Aus den höheren Gefilden wenden wir uns in Nahaufnahme einem kleinen Platz in Haidhausen zu. Er steht für das, was für andere Städte Stuttgart 21, Elbphilharmonie, Berliner Flughafen bedeutet, und, ja, für München inzwischen auch zweite Stammstrecke. Doch dazu später. Wer also die Treppenzugänge am Rosenheimer Platz hinter den großen Bauzäunen für die Tram erkennen kann (die Straßenbahngleise Richtung Grünwald werden gerade vergoldet), sieht, dass sie abgeriegelt sind. Schon sehr lange. Erst sollten nur Rolltreppen repariert, dann neue Konzepte für S-Bahn-Zugänge entworfen werden. Für diese gab der Oberbürgermeister extra noch ein paar Machbarkeitsstudien in Auftrag. Und nun? Ist das Zwischengeschoss mit geheimnisvollen Sichtwänden verstellt, man wartet gespannt.
Die drei Einstiege am Rosenheimer Platz sollten ursprünglich 2028 fertig werden, Kosten etwa 3,8 Milliarden Euro. Nun spricht man von einem "Zeitfenster bis 2037" und 8,5 Milliarden Euro Gesamtkosten. Ach, nein, das war ja die zweite S-Bahn-Stammstrecke. In diesen Zeiten kann man schon mal die Übersicht verlieren. Die Relationen verschieben sich, weil alles sowieso immer länger dauert und immer teurer wird. Aus Jahren werden Jahrzehnte, Jahrhunderte. Und nach der Milliarde kommt die Billiarde, dann die Trillion.
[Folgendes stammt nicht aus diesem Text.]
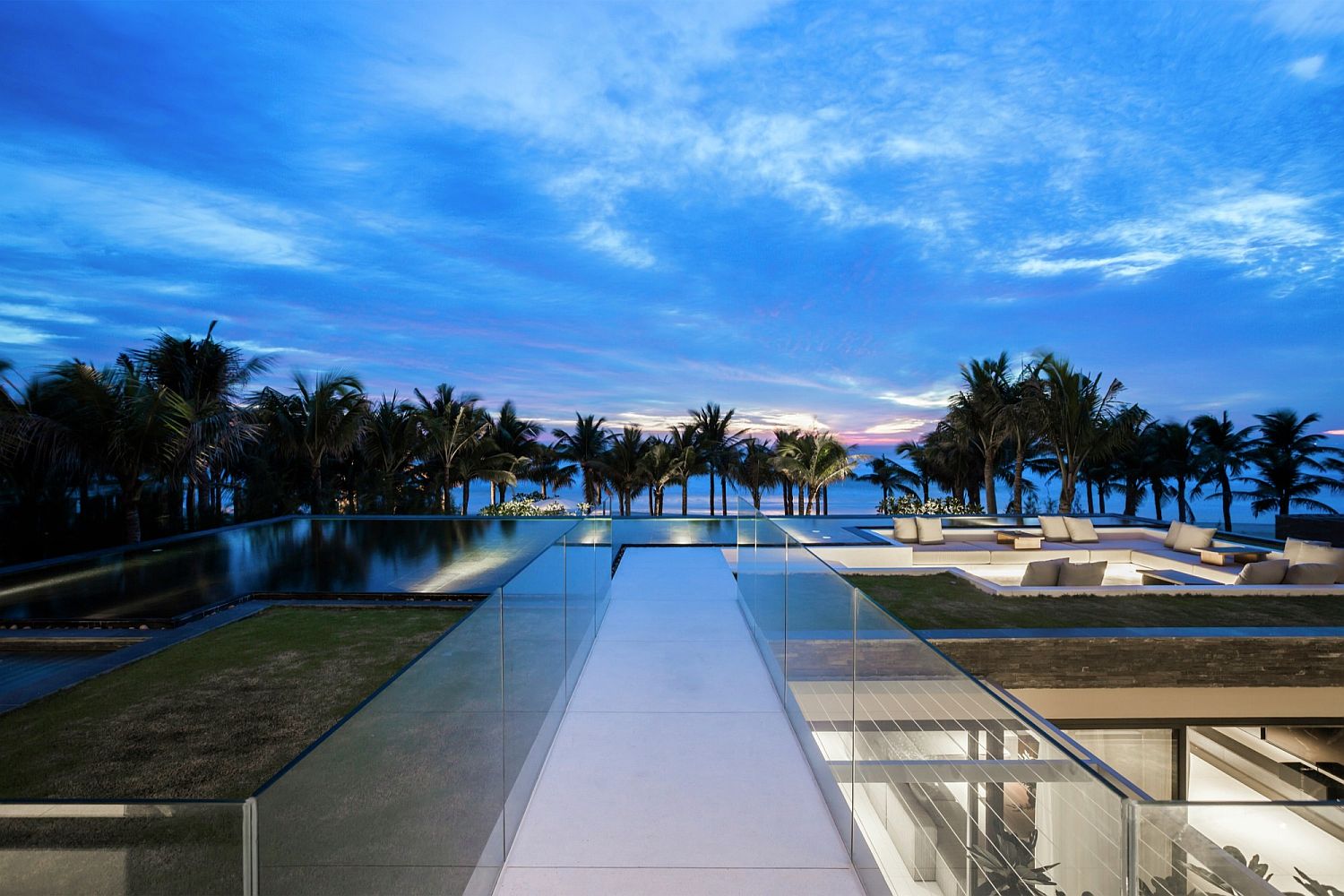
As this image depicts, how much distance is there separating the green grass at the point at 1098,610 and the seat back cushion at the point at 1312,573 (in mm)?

Münchnerinnen und Münchner, die den kaputten Hauptbahnhof umkreisen, sich bis zur Baugrube am Marienhof durchgerobbt haben und später den Steinschlägen am bröckelnden Gasteig ausgewichen sind, können da schon mal abstumpfen.
Apropos Gasteig. Wird man selbst noch rüstig genug sein, mit dem Rollator über die neu gestaltete Maximilianstraße (Fertigstellung im "Zeitfenster bis 2064") zum Eröffnungskonzert des BR-Symphonieorchesters im frisch renovierten Gebäude zu gleiten? Oder besser über die Tram-Nordtangente, die dann endlich fertig gebaut ist - aber nicht mehr gebraucht wird, weil in München längst Flugtaxis unterwegs sind? Zugänge zu überflüssigen S-Bahnen braucht dann auch kein Mensch mehr.